If there’s one thing that sets Kirksey Architecture (Kirksey) apart, it’s continuity. John Kirksey founded the company in 1971, and he is still at work every day and is heavily involved in the firm’s endeavors. Many of Kirksey’s employees have spent 10, 20 or even 30 years with the company, which enables the firm to bring an unparalleled amount of expertise to every project and creates a family-focused tone for the corporate culture.
“We pride ourselves on the fact that the knowledge you see in our portfolio is still here and working every day,” says Wes Good, managing principal at Kirksey. The firm is headquartered on a six-acre campus in the heart of Houston, Texas, where 100 professionals come together to develop design solutions that prioritize the end-user’s needs and sustainability.
Kirksey’s staff includes professionals specializing in architecture, interior architecture, visualizations, programming and master planning as well as eco-services. Kirksey’s portfolio spans several market sectors, including commercial, community, collegiate, pre-kindergarten through high school, government, healthcare, hospitality, religious, residential, renovation, as well as science and technology.

| DATA TO EXAMINE |
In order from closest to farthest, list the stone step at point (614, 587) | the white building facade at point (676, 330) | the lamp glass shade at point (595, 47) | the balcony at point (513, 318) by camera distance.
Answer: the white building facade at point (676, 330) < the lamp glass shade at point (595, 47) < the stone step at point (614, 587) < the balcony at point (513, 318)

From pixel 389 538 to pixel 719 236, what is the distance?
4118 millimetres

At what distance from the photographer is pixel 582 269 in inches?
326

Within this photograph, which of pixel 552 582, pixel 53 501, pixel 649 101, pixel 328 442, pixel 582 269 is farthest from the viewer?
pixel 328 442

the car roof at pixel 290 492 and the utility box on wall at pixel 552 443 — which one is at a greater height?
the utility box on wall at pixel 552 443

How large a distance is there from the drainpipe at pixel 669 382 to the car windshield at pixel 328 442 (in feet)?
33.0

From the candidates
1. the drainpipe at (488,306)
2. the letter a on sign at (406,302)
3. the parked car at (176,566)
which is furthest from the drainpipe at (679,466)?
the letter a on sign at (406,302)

==

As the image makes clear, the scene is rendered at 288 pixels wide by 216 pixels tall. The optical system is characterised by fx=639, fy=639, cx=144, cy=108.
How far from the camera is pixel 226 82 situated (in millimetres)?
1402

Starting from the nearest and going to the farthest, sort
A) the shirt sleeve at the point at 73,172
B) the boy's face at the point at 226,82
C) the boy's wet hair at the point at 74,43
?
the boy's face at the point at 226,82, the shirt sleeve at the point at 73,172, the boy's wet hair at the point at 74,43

==

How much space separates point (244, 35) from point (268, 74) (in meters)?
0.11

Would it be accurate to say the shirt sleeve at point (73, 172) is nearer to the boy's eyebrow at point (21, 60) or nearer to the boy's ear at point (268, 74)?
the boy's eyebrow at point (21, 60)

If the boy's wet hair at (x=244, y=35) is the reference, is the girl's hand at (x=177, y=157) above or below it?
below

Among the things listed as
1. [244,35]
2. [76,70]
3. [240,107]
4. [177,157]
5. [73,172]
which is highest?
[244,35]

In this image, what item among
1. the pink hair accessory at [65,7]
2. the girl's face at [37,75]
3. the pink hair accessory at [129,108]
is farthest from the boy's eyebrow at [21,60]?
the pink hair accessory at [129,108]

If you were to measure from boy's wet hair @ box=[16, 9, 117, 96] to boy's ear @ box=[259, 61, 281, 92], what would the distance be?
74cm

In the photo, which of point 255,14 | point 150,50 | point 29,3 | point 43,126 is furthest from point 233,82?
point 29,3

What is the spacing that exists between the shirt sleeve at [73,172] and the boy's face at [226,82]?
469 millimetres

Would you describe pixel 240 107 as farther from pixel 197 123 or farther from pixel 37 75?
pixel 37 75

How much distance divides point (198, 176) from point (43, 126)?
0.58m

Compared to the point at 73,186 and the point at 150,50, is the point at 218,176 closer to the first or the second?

| ASSIGNMENT |
Using the passage on Kirksey Architecture, answer these questions:
(a) In what year was the company founded?
(b) What title does Wes Good hold at the firm?
(c) How many acres does the Houston campus where the firm is headquartered cover?

| WRITTEN ANSWER |
(a) 1971
(b) Managing principal
(c) Six acres